__What you should do__:
Below, pull out the lines that start at the one containing "this 1270×952 image." and end at the one containing "damaged front end [32, 355, 716, 919]", and reproduce them word for word with both end lines included.

__Material for this task__:
START
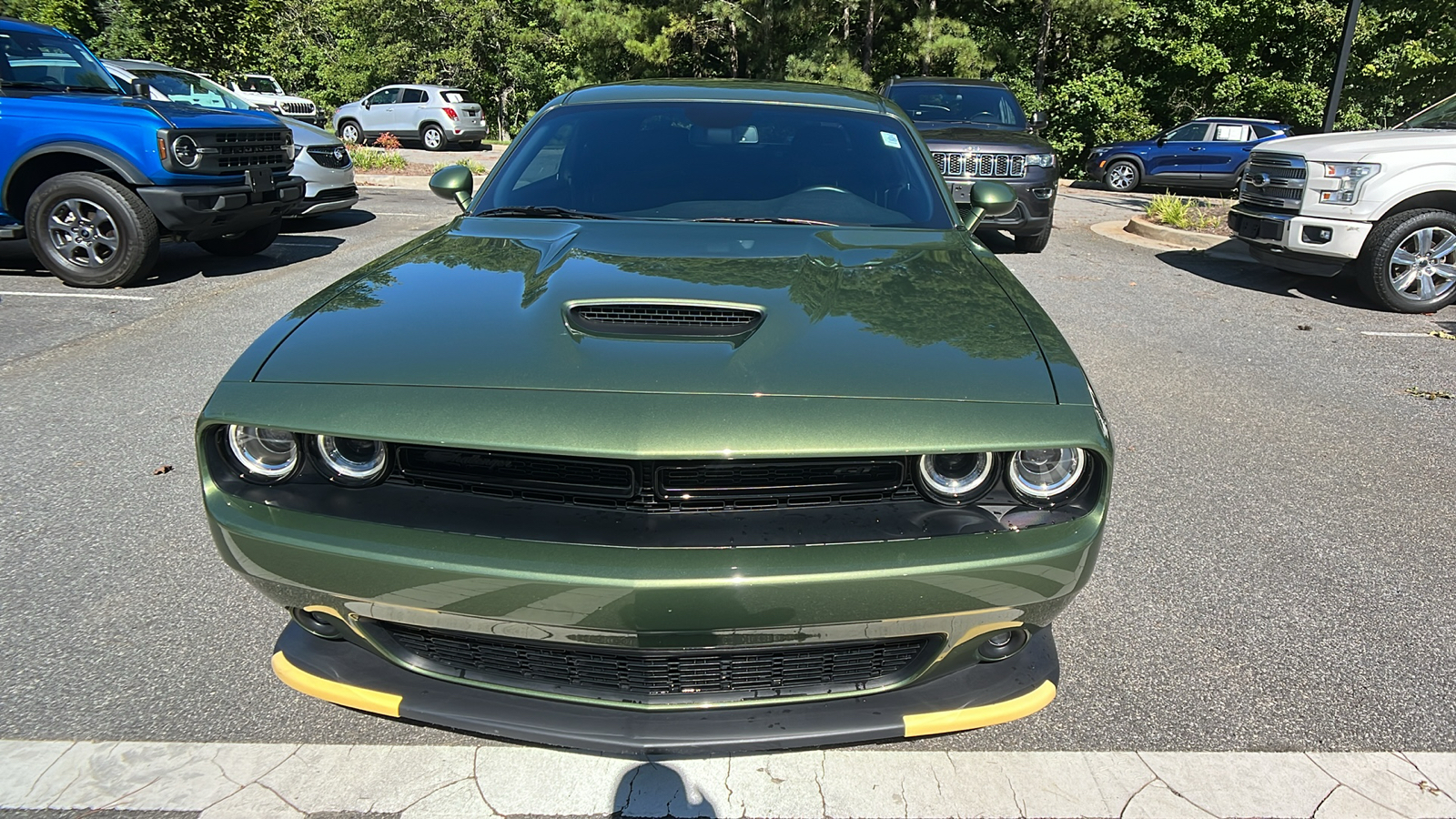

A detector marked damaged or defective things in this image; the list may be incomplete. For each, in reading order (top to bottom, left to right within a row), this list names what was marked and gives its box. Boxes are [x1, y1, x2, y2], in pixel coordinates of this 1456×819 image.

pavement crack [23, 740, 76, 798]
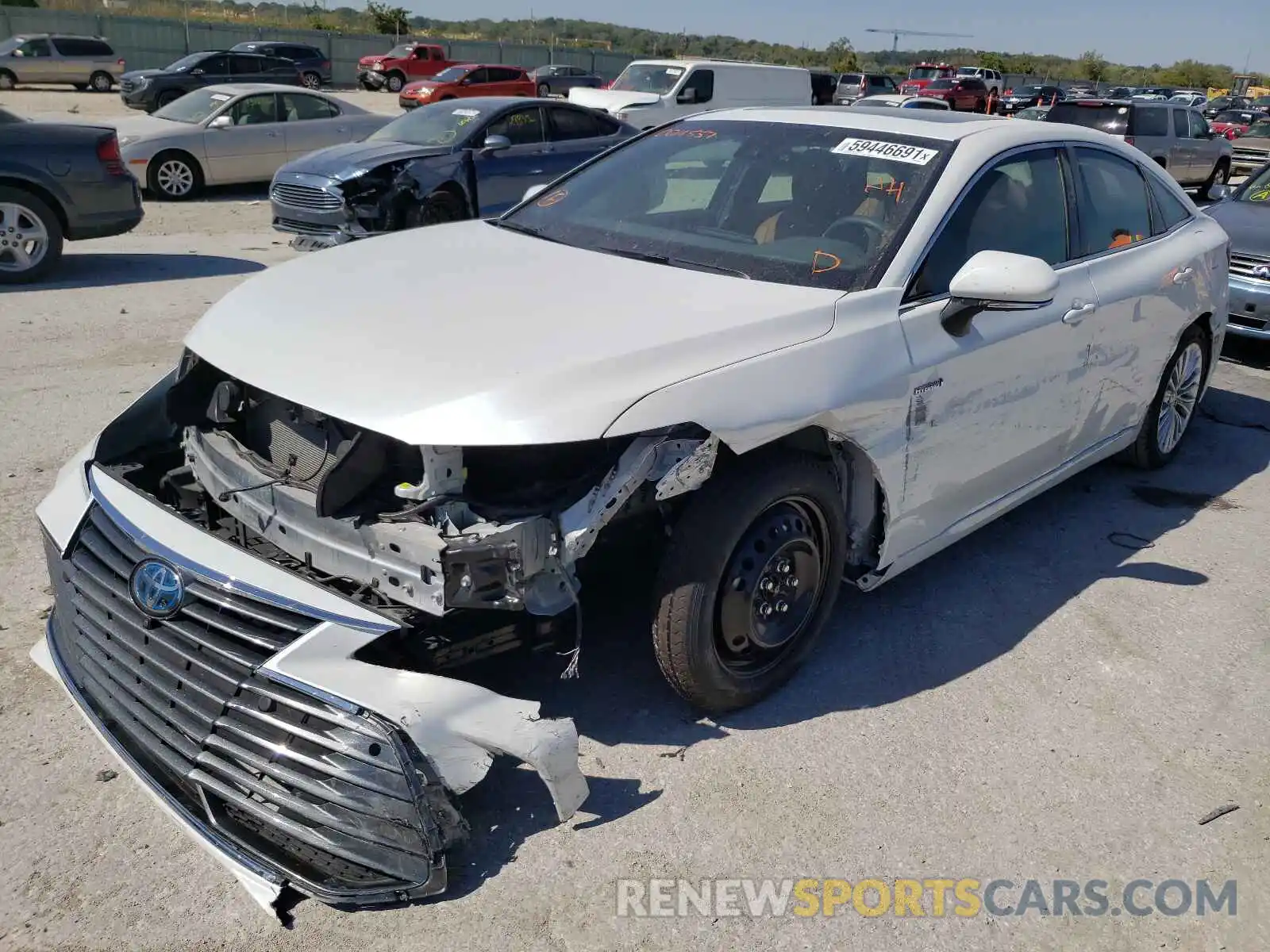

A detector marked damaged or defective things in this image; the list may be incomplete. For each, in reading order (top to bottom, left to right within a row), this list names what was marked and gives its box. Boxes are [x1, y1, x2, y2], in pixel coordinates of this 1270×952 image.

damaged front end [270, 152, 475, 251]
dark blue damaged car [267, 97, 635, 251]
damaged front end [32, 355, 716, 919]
END
START
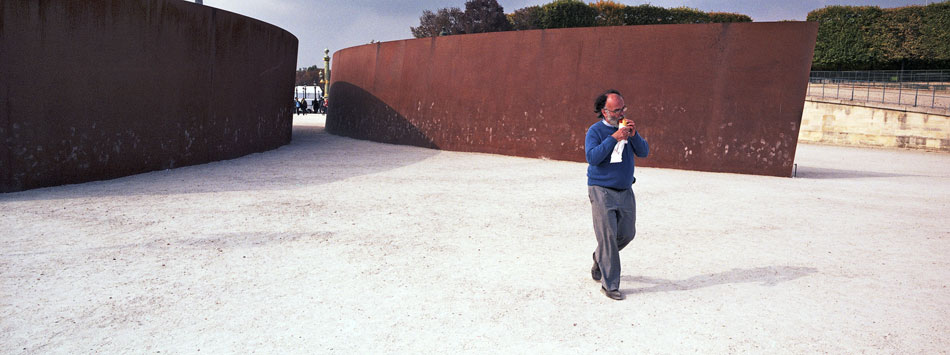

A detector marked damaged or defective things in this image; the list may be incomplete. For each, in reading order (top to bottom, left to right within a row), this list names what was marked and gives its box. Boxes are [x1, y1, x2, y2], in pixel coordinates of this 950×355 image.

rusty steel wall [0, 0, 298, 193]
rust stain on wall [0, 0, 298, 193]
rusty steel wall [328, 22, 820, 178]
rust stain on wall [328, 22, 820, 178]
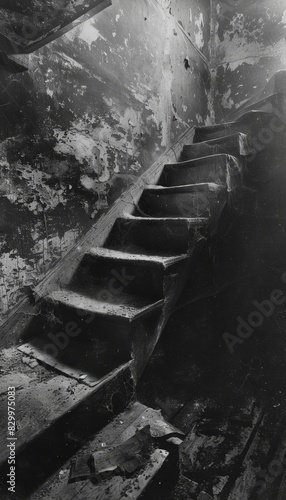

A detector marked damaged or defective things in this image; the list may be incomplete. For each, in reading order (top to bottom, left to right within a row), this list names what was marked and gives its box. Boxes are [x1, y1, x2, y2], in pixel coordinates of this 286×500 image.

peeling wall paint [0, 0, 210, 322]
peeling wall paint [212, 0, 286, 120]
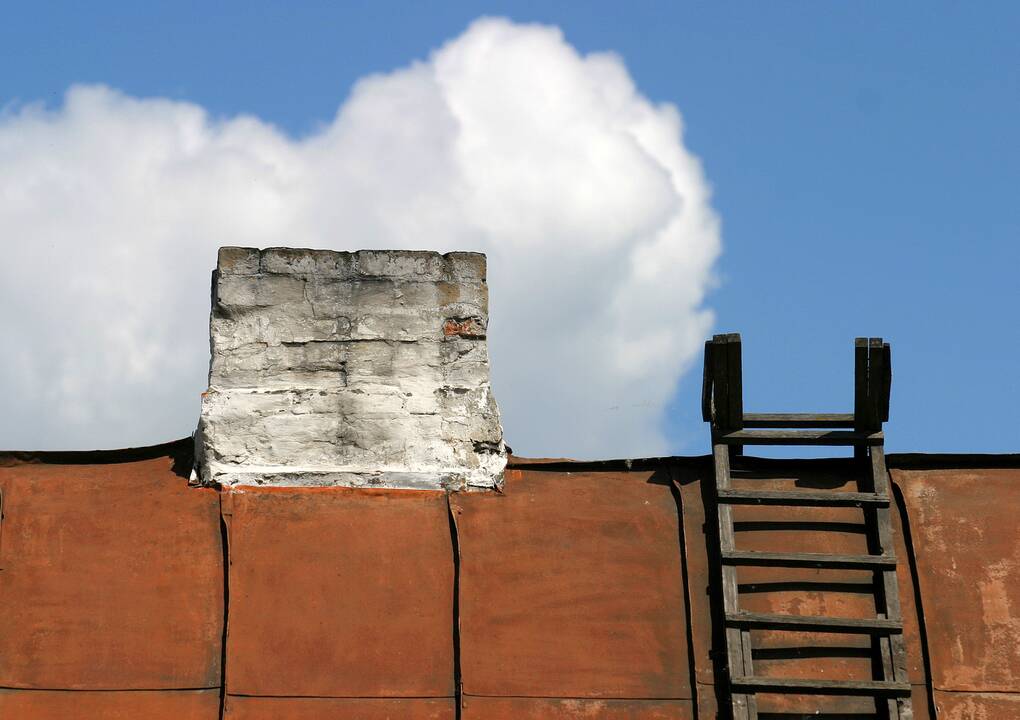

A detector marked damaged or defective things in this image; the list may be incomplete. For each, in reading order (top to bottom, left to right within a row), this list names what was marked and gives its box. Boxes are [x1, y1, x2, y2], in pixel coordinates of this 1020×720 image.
END
START
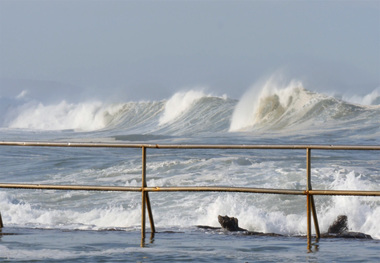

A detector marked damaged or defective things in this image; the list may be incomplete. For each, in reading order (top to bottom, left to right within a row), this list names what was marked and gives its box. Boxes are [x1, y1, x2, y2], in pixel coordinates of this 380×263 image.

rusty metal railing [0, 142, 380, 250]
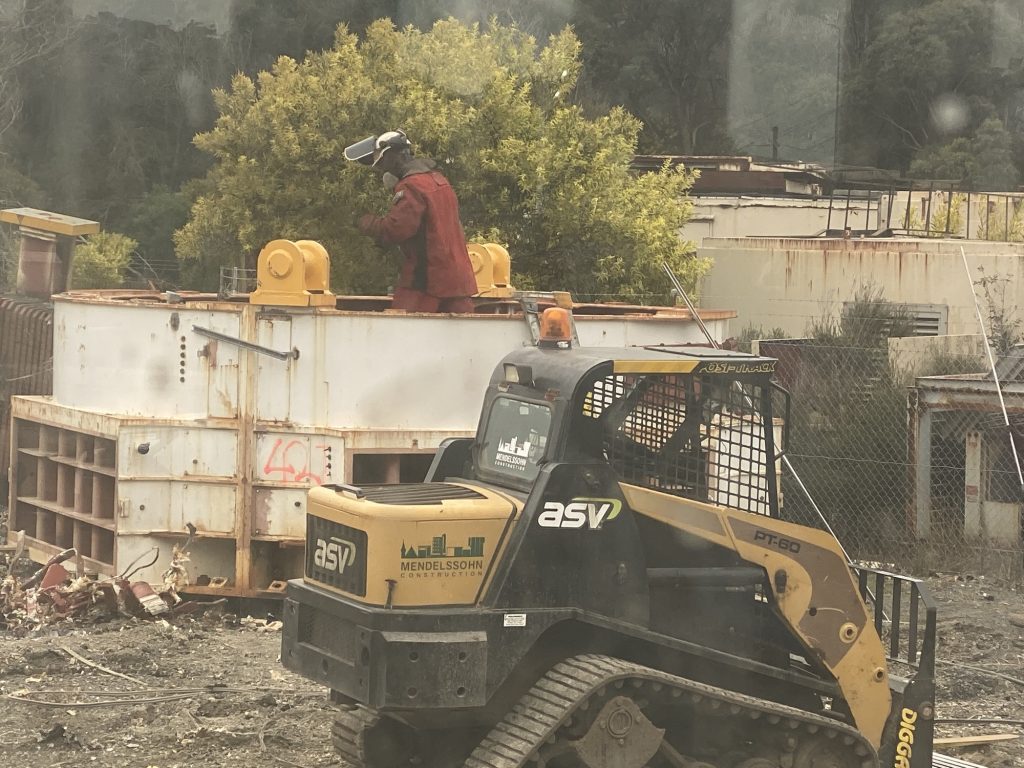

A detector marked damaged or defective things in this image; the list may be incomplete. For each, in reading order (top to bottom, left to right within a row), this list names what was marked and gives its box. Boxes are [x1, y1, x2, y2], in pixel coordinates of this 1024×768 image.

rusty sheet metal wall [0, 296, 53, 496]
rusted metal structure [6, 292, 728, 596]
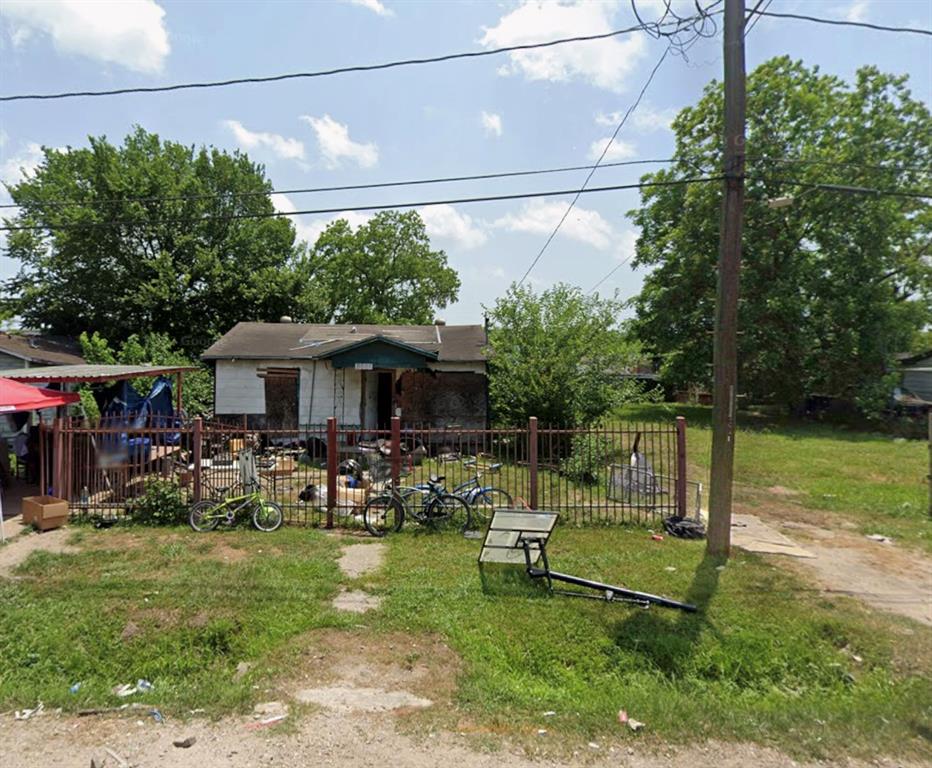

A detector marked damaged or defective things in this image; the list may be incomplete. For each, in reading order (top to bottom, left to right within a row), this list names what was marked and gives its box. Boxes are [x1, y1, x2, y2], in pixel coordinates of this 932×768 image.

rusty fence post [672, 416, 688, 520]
END
__Output below__:
A detector marked damaged or defective things in this image; the list may be incomplete. For each, in reading order (top to bottom, left to right within a row), this list names what was marked and gives its box. Boxes are [x1, y1, x2, y2], in pixel coordinates of this 1270×952 image.

damaged front end [270, 152, 475, 251]
dark blue damaged car [267, 97, 635, 251]
damaged front end [32, 355, 716, 919]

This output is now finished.